Trek is a relatively small (3,000 employees), privately held company founded in 1976 by Dick Burke and Bevil Hogg, who instilled a strong sense of craftsmanship and rebellion that still permeates the company. The bike maker elevates awareness for cycling through related products and sponsorship like the Trek-Segafredo Men’s road cycling team.

Brian Oamek pedals in Trek 100 annual charity ride, raising funds to find a cure for childhood cancer.

Trek also works with some of the world’s top cyclists and triathletes, including some who ride at a wind tunnel to measure wind resistance. This data helps bike makers customize designs for particular cyclists.

“We also have test labs equipped with IoT sensors plus sensors on the bikes that together generate all kinds of data to help engineers make better bikes,” he said.
Engineers use advanced 4K cameras to capture video of the cyclists, then analyze the data, looking for ways to fine-tune the design.

“They can custom fit the frame, make adjustments to the saddle and handlebars to fit the rider perfectly,” said Oamek.

He said Trek engineers always look for the newest, most advanced and the next best thing.

That spirit drove the company to start making bikes with carbon fiber in 1986. The material, developed by NASA for the space program that put a man on the moon, helped Trek cut bike weight in half.

“Today the weight of our lightest road bike is insane,” he said. “The Emonda SLR 9 frame weighs only 1.41 lbs – you can hold it up with one finger!”

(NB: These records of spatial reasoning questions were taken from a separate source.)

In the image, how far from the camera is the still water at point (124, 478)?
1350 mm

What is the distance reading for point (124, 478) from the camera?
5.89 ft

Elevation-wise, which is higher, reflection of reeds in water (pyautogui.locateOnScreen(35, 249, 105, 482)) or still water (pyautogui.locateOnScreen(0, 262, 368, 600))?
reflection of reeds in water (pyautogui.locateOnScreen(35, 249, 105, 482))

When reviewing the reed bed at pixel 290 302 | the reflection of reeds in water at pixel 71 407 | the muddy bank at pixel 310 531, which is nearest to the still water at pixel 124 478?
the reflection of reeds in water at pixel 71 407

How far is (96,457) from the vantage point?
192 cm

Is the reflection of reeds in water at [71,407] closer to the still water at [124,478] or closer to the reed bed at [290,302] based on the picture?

The fully assembled bike is so light (13.4 lbs) professional racers have to add weight to meet the minimum weight set by professional cycling’s governing body.

Oamek said technology gives Trek a competitive edge. It improves employee experience, leads to better, safer products and helps deliver great customer service.

“Technology has really taken over cycling as much as any industry,” he said.